**EXERCISE DIRECTIONS:** Reproduce every entry below word for word, without the pictures.

## start WORKING DATA

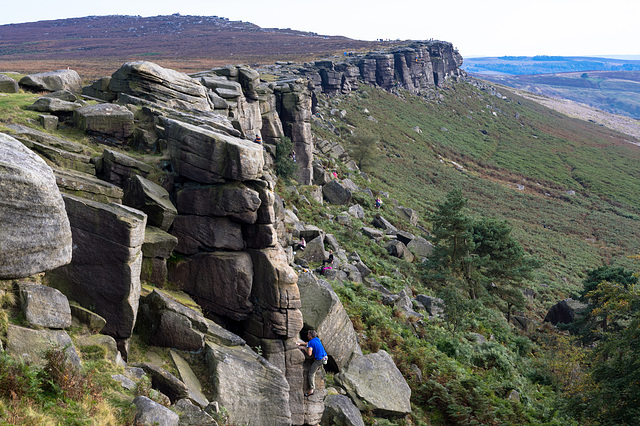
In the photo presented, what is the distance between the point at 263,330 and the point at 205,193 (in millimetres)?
5276

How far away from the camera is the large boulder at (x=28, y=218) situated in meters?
8.17

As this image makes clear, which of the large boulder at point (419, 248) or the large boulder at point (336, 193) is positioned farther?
the large boulder at point (336, 193)

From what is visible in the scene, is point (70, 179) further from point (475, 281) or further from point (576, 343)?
point (576, 343)

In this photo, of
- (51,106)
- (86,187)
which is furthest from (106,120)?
(86,187)

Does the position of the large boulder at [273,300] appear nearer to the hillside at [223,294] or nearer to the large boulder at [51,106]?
the hillside at [223,294]

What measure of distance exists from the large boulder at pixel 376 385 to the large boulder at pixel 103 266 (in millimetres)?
8405

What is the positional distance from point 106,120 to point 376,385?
15.3 m

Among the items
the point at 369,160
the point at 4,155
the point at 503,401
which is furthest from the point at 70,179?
the point at 369,160

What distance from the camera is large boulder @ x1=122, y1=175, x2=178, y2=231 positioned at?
47.8 ft

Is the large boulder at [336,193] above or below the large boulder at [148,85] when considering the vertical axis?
below

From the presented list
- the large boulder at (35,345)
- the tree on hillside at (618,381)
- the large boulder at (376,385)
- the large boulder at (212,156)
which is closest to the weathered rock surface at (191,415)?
the large boulder at (35,345)

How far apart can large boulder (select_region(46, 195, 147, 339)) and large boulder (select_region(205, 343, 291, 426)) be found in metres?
2.70

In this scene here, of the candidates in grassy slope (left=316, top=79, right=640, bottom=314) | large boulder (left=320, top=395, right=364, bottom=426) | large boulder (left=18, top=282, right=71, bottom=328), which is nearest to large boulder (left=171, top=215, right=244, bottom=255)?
large boulder (left=18, top=282, right=71, bottom=328)

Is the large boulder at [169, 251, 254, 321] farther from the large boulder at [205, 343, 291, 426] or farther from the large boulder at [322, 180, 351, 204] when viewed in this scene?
the large boulder at [322, 180, 351, 204]
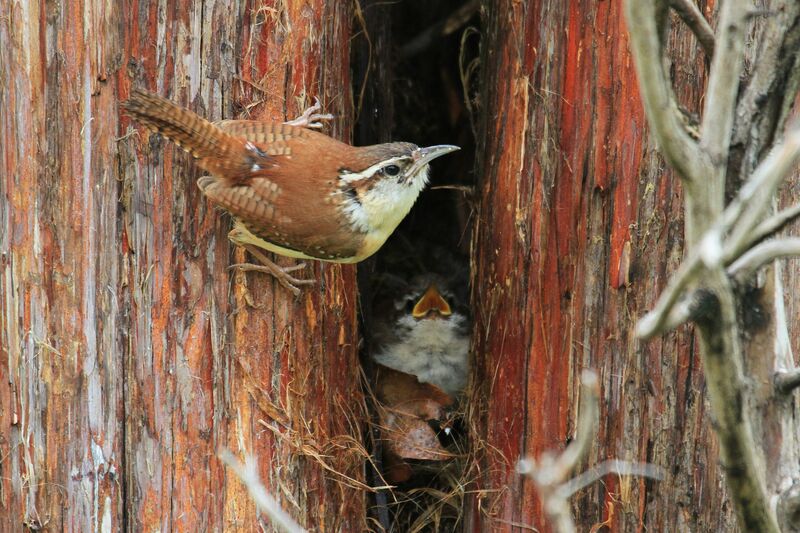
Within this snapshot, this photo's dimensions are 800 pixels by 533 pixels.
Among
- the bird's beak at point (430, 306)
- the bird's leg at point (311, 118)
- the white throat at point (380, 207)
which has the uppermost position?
the bird's leg at point (311, 118)

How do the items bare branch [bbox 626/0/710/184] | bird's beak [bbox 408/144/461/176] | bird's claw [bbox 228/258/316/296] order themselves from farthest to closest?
bird's beak [bbox 408/144/461/176], bird's claw [bbox 228/258/316/296], bare branch [bbox 626/0/710/184]

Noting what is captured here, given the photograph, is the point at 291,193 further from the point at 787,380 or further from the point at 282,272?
the point at 787,380

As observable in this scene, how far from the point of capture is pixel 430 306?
569cm

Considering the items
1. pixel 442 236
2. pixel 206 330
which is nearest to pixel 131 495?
pixel 206 330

## end WORKING DATA

**COMPLETED TASK:**
In the photo presented, what is the distance between the point at 263,330 and the point at 205,193 (in millimetres)?
5276

How far away from the camera is the large boulder at (x=28, y=218) situated in meters?
8.17

As this image makes clear, which of the large boulder at point (419, 248) or the large boulder at point (336, 193) is positioned farther?
the large boulder at point (336, 193)

From what is visible in the scene, is point (70, 179) further from point (475, 281) or further from point (576, 343)?
point (576, 343)

In this photo, of
- (51,106)
- (86,187)
which is furthest from (106,120)?
(86,187)

Does the position of the large boulder at [273,300] appear nearer to the hillside at [223,294] or nearer to the large boulder at [51,106]?
the hillside at [223,294]

What measure of distance exists from the large boulder at pixel 376 385 to the large boulder at pixel 103 266 (in millimetres)?
8405

What is the positional distance from point 106,120 to point 376,385?
15.3 m

Among the items
the point at 369,160
the point at 4,155
the point at 503,401
which is furthest from the point at 70,179?
the point at 369,160

What distance from the camera is large boulder @ x1=122, y1=175, x2=178, y2=231 positioned at?
47.8 ft

Is the large boulder at [336,193] above or below the large boulder at [148,85] when considering the vertical axis?
below

From the presented list
- the large boulder at (35,345)
- the tree on hillside at (618,381)
- the large boulder at (376,385)
- the large boulder at (212,156)
which is closest to the weathered rock surface at (191,415)?
the large boulder at (35,345)

How far apart can large boulder (select_region(46, 195, 147, 339)) and large boulder (select_region(205, 343, 291, 426)) be found in metres?
2.70

In this scene here, of the candidates in grassy slope (left=316, top=79, right=640, bottom=314) | large boulder (left=320, top=395, right=364, bottom=426) | large boulder (left=18, top=282, right=71, bottom=328), which is nearest to large boulder (left=171, top=215, right=244, bottom=255)?
large boulder (left=18, top=282, right=71, bottom=328)

Is the large boulder at [169, 251, 254, 321] farther from the large boulder at [205, 343, 291, 426] or farther from the large boulder at [322, 180, 351, 204] when viewed in this scene?
the large boulder at [322, 180, 351, 204]
Within this snapshot, this photo's dimensions are 800 pixels by 533 pixels.
Among
- the bird's beak at point (430, 306)
- the bird's leg at point (311, 118)
- the white throat at point (380, 207)
which has the uppermost position?
the bird's leg at point (311, 118)

How do the items bare branch [bbox 626/0/710/184] | bird's beak [bbox 408/144/461/176] | bird's claw [bbox 228/258/316/296] order themselves from farthest to closest?
bird's beak [bbox 408/144/461/176], bird's claw [bbox 228/258/316/296], bare branch [bbox 626/0/710/184]

Noting what is captured here, given the photograph, is the point at 291,193 further from the point at 787,380 or further from the point at 282,272?
the point at 787,380

As observable in this scene, how far from the point of capture is pixel 430 306?
569cm

Considering the items
1. pixel 442 236
2. pixel 206 330
which is nearest to pixel 131 495?
pixel 206 330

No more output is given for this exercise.